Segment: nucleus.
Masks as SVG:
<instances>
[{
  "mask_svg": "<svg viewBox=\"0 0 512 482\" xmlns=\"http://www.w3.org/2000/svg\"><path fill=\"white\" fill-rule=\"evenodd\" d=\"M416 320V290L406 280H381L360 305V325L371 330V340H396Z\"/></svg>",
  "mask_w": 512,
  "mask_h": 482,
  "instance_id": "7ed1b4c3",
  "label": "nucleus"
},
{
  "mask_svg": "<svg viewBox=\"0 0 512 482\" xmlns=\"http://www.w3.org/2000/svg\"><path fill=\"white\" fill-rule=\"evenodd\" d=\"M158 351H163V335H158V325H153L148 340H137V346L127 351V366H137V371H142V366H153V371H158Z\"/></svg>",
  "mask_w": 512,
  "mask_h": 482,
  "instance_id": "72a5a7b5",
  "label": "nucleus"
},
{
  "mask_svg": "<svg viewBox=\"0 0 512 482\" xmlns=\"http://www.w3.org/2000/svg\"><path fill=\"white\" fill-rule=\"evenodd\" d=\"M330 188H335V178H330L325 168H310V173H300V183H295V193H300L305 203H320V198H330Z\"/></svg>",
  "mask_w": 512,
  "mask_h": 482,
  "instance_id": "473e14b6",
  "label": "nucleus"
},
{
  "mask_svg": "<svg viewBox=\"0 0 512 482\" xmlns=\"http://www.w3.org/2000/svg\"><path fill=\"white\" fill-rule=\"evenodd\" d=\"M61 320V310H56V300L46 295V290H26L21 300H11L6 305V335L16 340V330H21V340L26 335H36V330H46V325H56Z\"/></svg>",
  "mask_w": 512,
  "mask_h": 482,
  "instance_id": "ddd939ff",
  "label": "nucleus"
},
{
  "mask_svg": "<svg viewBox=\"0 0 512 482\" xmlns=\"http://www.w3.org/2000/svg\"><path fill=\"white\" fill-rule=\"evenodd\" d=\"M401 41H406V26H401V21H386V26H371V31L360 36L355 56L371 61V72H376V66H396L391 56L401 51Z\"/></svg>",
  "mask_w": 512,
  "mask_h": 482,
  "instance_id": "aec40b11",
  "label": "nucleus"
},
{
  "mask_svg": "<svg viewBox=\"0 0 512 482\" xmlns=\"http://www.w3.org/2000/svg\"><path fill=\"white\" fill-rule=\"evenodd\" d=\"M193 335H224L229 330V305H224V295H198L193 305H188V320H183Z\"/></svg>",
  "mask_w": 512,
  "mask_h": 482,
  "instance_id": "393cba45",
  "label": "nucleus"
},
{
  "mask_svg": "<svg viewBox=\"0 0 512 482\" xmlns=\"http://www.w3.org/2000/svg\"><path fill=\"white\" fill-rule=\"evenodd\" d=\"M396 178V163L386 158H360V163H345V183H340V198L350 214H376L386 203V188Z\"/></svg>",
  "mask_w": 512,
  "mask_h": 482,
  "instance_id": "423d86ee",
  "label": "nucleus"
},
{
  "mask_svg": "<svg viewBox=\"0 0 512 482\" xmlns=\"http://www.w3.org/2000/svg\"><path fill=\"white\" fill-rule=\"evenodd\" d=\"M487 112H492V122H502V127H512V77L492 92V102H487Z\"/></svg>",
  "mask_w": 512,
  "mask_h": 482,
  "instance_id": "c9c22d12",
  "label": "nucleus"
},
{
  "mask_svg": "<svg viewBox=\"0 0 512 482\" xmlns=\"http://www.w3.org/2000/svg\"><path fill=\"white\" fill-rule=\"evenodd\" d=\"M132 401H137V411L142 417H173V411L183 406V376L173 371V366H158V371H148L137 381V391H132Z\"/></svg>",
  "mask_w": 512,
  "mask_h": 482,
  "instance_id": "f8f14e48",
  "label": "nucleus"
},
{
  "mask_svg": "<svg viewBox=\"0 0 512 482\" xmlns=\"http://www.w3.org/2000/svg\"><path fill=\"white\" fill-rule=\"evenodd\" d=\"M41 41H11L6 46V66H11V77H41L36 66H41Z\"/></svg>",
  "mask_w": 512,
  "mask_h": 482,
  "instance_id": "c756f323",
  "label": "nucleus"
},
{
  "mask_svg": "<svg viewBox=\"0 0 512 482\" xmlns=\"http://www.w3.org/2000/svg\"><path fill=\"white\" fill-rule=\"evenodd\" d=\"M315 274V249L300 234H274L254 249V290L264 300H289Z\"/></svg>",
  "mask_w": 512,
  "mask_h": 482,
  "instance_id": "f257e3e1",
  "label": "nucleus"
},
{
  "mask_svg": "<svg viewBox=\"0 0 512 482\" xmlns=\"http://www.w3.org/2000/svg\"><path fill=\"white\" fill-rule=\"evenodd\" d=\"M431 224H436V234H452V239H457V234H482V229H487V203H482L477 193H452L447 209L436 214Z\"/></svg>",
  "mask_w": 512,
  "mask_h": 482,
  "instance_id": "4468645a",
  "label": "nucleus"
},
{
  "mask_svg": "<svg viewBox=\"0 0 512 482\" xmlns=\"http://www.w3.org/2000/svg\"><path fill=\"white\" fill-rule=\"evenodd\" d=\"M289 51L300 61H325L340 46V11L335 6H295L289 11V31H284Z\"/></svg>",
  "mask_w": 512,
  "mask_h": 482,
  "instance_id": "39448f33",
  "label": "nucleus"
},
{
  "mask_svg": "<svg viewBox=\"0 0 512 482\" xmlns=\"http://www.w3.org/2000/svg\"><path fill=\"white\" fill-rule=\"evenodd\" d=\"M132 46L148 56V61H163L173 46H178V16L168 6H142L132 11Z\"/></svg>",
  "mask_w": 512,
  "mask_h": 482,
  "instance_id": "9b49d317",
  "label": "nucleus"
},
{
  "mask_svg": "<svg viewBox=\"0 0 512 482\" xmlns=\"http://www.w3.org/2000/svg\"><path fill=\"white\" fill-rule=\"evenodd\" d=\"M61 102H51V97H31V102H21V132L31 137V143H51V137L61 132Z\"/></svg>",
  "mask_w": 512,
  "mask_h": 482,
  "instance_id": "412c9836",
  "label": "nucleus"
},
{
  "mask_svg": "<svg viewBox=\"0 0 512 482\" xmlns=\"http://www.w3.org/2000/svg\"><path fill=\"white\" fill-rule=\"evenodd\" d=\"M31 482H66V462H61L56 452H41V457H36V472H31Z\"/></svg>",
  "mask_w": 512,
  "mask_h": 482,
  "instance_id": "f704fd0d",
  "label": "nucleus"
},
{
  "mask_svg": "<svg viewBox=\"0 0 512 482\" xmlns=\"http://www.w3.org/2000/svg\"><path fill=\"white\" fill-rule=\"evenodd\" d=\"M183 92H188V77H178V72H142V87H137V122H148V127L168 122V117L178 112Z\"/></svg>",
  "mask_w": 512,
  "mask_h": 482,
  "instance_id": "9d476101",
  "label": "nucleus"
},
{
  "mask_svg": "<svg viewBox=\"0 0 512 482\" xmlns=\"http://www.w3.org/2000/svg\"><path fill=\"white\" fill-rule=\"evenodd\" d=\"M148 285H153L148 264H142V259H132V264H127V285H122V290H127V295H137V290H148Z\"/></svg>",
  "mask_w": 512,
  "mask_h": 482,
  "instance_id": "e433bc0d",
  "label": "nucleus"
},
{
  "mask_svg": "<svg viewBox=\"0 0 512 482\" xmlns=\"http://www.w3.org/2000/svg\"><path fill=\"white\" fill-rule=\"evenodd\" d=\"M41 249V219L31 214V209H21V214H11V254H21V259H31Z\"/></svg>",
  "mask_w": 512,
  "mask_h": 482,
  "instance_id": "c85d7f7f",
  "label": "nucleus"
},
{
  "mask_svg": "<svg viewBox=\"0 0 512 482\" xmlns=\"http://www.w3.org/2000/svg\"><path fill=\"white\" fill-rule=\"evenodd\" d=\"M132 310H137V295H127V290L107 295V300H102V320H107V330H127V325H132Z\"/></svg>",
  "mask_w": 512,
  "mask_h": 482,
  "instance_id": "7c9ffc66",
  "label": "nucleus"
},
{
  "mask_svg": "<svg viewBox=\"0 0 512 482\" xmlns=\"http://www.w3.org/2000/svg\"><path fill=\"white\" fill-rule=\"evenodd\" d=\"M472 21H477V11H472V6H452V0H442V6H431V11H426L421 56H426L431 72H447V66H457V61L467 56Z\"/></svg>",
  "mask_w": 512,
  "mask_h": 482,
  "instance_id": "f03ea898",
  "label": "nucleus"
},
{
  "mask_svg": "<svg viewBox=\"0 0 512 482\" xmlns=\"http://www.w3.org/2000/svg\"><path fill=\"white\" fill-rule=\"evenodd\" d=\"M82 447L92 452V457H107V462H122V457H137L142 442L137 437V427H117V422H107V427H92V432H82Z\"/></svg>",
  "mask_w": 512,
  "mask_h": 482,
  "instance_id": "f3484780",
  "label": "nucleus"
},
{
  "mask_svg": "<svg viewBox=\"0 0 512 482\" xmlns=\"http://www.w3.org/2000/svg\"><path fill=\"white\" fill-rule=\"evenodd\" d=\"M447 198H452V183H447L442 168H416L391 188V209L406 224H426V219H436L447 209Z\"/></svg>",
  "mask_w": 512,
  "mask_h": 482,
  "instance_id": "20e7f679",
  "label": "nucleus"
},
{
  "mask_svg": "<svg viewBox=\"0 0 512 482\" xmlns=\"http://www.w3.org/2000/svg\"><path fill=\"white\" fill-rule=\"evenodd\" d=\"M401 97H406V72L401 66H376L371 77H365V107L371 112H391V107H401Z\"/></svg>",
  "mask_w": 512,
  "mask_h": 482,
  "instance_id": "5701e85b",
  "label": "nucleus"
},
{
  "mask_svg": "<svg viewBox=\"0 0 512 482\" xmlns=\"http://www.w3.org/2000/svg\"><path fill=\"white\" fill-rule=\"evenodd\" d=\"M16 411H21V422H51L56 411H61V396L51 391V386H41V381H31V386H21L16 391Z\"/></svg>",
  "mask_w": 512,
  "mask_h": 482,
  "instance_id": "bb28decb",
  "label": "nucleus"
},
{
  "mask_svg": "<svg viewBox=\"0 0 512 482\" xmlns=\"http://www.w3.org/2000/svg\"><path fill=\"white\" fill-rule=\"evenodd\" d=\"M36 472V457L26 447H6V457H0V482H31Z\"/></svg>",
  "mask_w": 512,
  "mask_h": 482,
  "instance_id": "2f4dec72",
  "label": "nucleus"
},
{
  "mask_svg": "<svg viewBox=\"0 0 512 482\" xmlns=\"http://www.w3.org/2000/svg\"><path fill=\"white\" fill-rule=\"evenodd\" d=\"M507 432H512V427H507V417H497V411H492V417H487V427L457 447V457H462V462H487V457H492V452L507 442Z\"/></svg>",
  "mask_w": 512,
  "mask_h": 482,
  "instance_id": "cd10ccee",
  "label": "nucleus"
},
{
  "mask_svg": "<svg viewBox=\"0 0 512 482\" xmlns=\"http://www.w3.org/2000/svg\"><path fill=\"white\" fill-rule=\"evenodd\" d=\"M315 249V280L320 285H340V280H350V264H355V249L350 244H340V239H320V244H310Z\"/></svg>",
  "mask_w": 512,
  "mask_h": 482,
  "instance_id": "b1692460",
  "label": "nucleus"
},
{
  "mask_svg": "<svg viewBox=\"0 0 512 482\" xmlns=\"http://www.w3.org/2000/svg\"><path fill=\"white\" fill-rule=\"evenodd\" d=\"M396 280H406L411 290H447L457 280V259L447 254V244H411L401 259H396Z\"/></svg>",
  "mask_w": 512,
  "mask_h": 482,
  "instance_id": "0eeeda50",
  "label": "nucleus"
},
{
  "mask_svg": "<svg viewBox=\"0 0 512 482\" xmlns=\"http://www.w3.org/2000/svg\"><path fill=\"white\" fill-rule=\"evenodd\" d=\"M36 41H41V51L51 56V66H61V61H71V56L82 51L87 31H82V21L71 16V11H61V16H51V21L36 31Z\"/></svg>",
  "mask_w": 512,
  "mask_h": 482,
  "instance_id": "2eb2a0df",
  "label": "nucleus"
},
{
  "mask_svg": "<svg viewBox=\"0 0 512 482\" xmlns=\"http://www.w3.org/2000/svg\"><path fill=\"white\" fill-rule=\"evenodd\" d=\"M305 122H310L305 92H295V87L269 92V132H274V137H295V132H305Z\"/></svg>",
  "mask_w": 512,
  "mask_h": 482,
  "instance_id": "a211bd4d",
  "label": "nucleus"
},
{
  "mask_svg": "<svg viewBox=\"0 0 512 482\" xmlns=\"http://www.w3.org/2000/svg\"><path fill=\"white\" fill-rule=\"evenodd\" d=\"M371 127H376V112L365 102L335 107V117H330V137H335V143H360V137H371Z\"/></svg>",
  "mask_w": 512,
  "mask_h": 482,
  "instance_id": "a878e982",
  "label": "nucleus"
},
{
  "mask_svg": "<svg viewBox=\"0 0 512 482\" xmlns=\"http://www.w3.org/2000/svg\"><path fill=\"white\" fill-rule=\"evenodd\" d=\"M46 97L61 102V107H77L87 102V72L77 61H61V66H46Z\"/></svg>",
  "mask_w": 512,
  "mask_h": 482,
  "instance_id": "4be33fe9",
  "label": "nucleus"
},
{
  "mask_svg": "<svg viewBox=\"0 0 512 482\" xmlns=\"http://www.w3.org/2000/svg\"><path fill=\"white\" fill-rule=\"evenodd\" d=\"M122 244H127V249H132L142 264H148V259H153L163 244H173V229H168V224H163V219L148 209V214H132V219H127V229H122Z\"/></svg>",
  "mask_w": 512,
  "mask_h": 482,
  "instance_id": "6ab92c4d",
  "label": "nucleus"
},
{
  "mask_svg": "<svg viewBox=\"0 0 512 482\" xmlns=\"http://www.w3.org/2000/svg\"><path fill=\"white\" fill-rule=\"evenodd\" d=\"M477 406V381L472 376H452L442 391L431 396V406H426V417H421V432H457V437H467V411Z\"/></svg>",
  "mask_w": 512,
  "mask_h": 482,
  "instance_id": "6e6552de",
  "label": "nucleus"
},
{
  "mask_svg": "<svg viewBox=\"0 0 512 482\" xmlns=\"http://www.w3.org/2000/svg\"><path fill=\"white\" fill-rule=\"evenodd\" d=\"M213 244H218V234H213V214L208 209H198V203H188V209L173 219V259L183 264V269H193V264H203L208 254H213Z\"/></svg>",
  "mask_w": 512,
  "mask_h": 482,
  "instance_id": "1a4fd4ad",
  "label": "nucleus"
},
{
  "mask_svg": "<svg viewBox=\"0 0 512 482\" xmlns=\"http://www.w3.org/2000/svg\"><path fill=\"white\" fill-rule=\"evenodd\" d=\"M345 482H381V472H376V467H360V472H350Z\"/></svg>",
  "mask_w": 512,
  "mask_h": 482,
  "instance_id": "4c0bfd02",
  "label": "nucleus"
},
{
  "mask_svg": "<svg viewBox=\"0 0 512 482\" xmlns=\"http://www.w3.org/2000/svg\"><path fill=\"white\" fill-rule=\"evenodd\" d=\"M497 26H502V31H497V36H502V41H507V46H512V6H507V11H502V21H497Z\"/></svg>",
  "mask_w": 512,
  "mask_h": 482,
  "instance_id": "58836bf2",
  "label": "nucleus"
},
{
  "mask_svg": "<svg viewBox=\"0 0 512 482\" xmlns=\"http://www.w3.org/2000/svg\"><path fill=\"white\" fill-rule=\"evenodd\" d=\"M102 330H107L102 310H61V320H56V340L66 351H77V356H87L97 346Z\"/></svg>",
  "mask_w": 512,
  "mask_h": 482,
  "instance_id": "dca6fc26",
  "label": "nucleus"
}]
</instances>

++++++++++

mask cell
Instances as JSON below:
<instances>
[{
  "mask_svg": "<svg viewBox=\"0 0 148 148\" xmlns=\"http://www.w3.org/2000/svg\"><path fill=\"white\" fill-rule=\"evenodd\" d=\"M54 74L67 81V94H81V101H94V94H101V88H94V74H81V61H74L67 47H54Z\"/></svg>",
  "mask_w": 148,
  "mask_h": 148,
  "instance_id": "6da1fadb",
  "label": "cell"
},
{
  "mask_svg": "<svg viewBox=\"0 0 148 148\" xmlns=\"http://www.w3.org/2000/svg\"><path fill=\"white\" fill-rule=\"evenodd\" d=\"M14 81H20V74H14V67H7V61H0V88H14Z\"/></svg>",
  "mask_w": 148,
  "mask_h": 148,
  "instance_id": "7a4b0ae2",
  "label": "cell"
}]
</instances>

++++++++++

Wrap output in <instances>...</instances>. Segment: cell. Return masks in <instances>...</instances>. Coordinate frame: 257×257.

++++++++++

■ Objective
Pull out every line in the rows above that contains the string "Segment", and copy each one in full. Case counts, so the match must be case-sensitive.

■ Solution below
Segment: nucleus.
Wrap output in <instances>...</instances>. Segment: cell. Return masks in <instances>...</instances>. Coordinate frame: 257×257.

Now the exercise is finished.